United States Court of Appeals, Ninth Circuit

August 24, 2018

United States ex rel. Scott Rose; Mary Aquino; Mitchell Nelson; Lucy Stearns, Plaintiffs-Appellees,
v.
Stephens Institute, dba Academy of Art University, Defendant-Appellant.

          Argued and Submitted December 6, 2017 San Francisco, California

          Appeal from the United States District Court for the Northern District of California Phyllis J. Hamilton, Chief Judge, Presiding D.C. No. 4:09-cv-05966-PJH

          Stephen Gombos (argued), Jacob C. Shorter, and Gerald M. Ritzert, Ritzert & Leyton PC, Fairfax, Virginia; Leland B. Altschuler, Law Offices of Leland B. Altschuler, Woodside, California; for Defendant-Appellant.

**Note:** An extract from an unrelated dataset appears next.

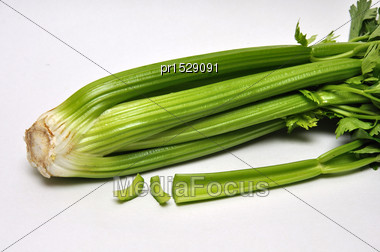 Whole And Sliced Celery Stalks On A Seamless Background Stock Photo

          Michael von Lowenfeldt (argued), Kenneth Nabity, Brady R. Dewar, and James M. Wagstaffe, Kerr & Wagstaffe LLP, San Francisco, California; Stephen R. Jaffe, The Jaffe Law Firm, San Francisco, California; for Plaintiffs-Appellees.

          Charles W. Scarborough (argued) and Michael S. Raab, Appellate Staff; Chad A. Readler, Acting Assistant Attorney General; Civil Division, United States Department of Justice, Washington, D.C.; for Amicus Curiae United States of America.

          John P. Elwood and Ralph C. Mayrell, Vinson & Elkins LLP, Washington, D.C.; Warren Postman and Steven P. Lehotsky, U.S. Chamber Litigation Center, Washington, D.C.; for Amicus Curiae Chamber of Commerce of the United States of America.

          Justin S. Brooks, Reuben A. Guttman, and Elizabeth H. Shofner, Philadelphia, Pennsylvania; Asher S. Alavi and David A. Bocian, Kessler Topaz Meltzer and Check LLP, Radnor, Pennsylvania; Daniel Miller, Berger & Montague P.C., Philadelphia, Pennsylvania; David S. Stone, Stone & Magnanini LLP, Berkeley Heights, New Jersey; for Amicus Curiae National Nurses United-California Nurses Association, et al.

          Claire M. Sylvia, Phillips & Cohen LLP, San Francisco, California; Jacklyn N. DeMar, Taxpayers Against Fraud Education Fund, Washington, D.C.; Jennifer M. Verkamp, Morgan Verkamp LLC, Cincinnati, Ohio; for Amicus Curiae Taxpayers Against Fraud Education Fund.

          Brandon J. Mark, Parsons Behle & Latimer, Salt Lake City, Utah, for Amicus Curiae Veterans Education Success.

          Before: Susan P. Graber and N. Randy Smith, Circuit Judges, and Jennifer G. Zipps, [*] District Judge.

         SUMMARY[**]

         False Claims Act

         The panel affirmed the district court's order denying defendant's motion for summary judgment in a qui tam action brought under the False Claims Act.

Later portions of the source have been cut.